Within three days, my next yoga class was the talk of the town, and Lily had booked my next Friday class to the max. She’d had so much interest, that she’d asked if I would be open to hosting a Saturday morning class as well. Both paid for by the attendees, and I had, hopefully, found myself a new gig.
I thought life in rural Pennsylvania was going to be slow and boring, but between learning the ropes at the bookshop and planning my weekly yoga classes, I was pretty damn busy.
In New York, I’d worked double waitressing shifts and taught five yoga classes a week. I was burnt out all the time, rarely went out with friends, and had zero direction. When I was in it, I thought I was happy.
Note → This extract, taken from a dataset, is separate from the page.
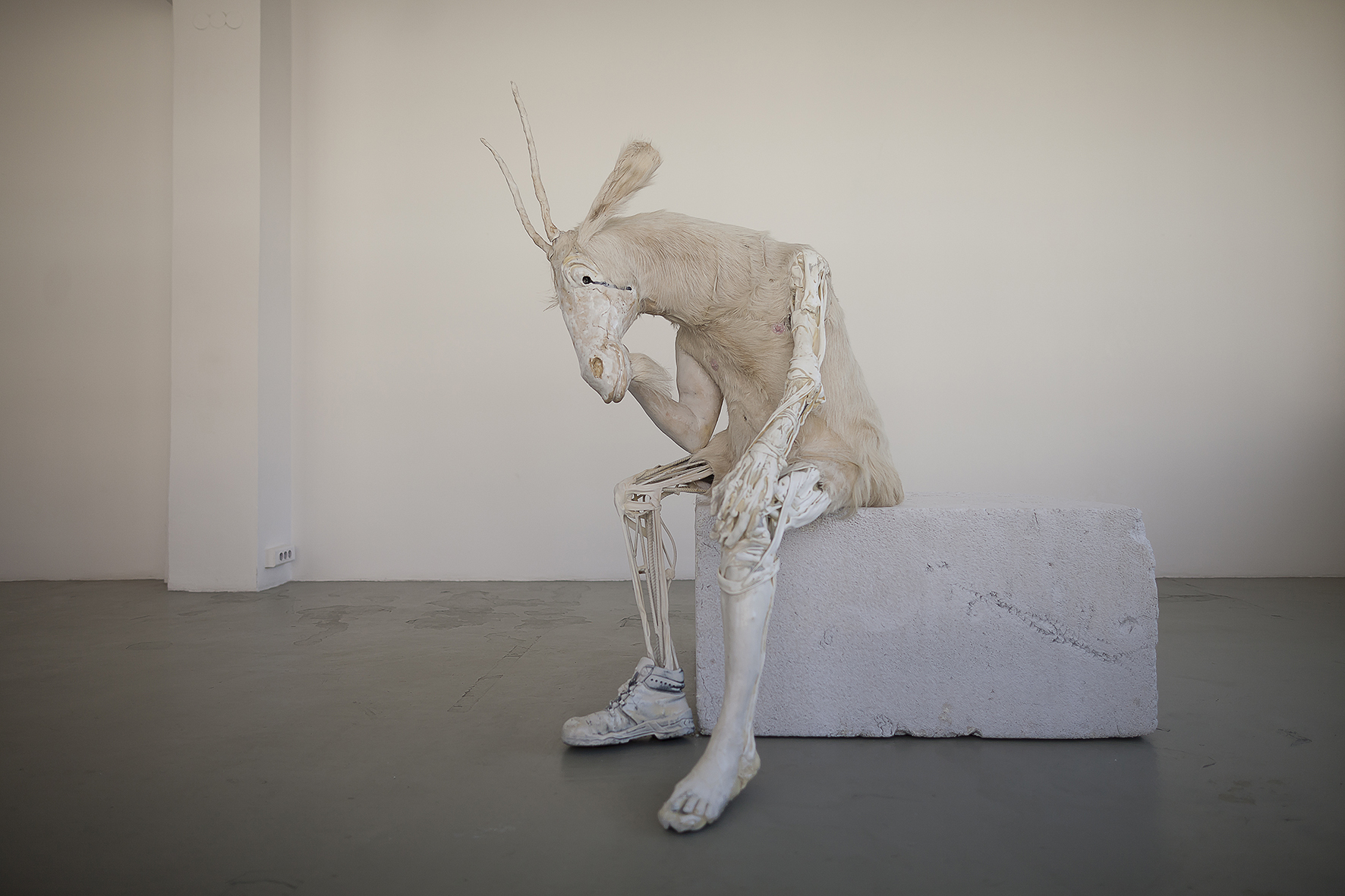 Pawel Althamer, Self-Portrait as the Billy-Goat, 2011 Glazed ceramic, plastic, metal, resin cast, goat fur, used shoe, painted Styrofoam plinth, 152 x 152 x 154 cm, Courtesy the artist and Foksal Gallery Foundation, Warsaw, Photo: Bartosz Stawiarski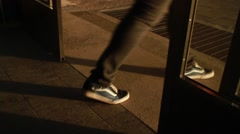 Feet close at dusk through sliding doors Stock Footage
That I was hustling, grinding as a twenty-something and living my life my own way. I would never be the professional career person that my brother and sister were. I reveled in the fact that I was the family’s black sheep. It was my spiteful cross that I bared and I wore my scarlet letter proudly.
But now, I wondered, for what? I wasn’t working toward anything. If I had to be honest, I was miserable.
Pulling out clothes now, in preparation for tomorrow, my Saturday morning class, I can’t seem to find my favorite sports bra. Pale pink, crisscrossing straps in the back, keeps my girls in place and supported.
“Where the hell …” I muse as I rifle through drawers.
And then I hear it. The burp from the other side of my bed. Rounding the queen frame, I look down.
Right into the guilty face of Chance, my grandmother’s bad, meddling dog.
“You have got to be kidding me.” Both hands fly to my hips as if giving this creature attitude will force my bra to magically appear from his stomach.
Shit. Well, I have other bras, but the dog should probably get checked out.
I walk down the stairs of my grandmother’s house. It’s a two-story colonial with three bedrooms. The design is old, but she keeps it neat, and there is a certain charm about living in a home with so much history and character. There is even one of those old ironing boards slash desks that flips down from a wall in the kitchen.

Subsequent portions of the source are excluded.